Getting in touch with a support group right away really helps. There are wonderful support groups available for parents of children with DSD as well as for adults with these conditions. Do not be afraid to talk about your child’s condition, because the more you talk about it, the easier it becomes.

Be sure to ask your child’s doctor what you should expect in your child’s future as far as medical appointments go, etc. Do not allow yourself to be talked into having cosmetic genital surgery performed on your child. This is something that should be left up to your child when he/she is old enough to make that decision.

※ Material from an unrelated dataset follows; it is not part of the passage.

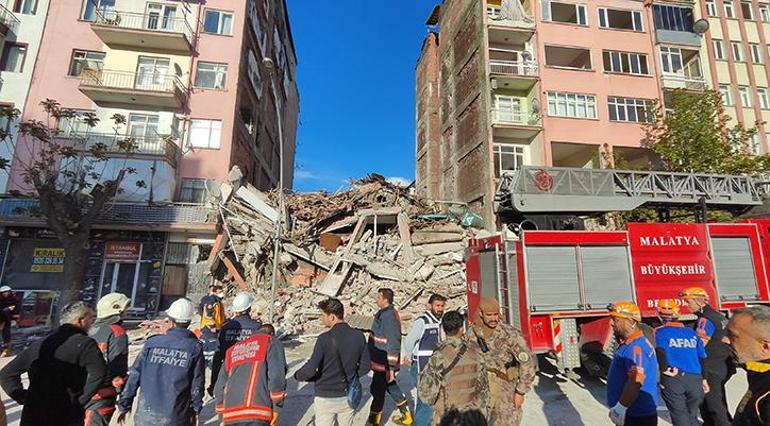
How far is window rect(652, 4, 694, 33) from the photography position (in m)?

However do not confuse this with surgery that may be needed to correct repeated urinary infections or other serious medical problems.

As your child becomes old enough to understand, talk to him or her about his or her condition. If your child has fertility problems, you may want to start early talking about how some women are unable to have babies, or how some men are unable to father babies. Then you can tell him/her that there are ways for these men/women to still be a mommy/daddy through adoption. You may start introducing this part of DSD to your young child, and then you can gradually go from there, as you feel your child is old enough to comprehend more.

As your child gets older, you may want to put him or her in touch with other children with DSD. Don’t wait until your child is in middle school to start talking to him or her about his or her condition, as this is a tough time in a young person’s life because there is peer pressure, etc., to have to deal with. Being told they have a DSD at this age only adds to the emotions children are going through at this stage of their lives.

Be there for your child! Be honest and open when he or she asks you questions about his or her condition. Most importantly, treat your son/daughter like any “normal” child! And remember, he or she could be worse off, as there are much more serious medical problems he or she could have been born with.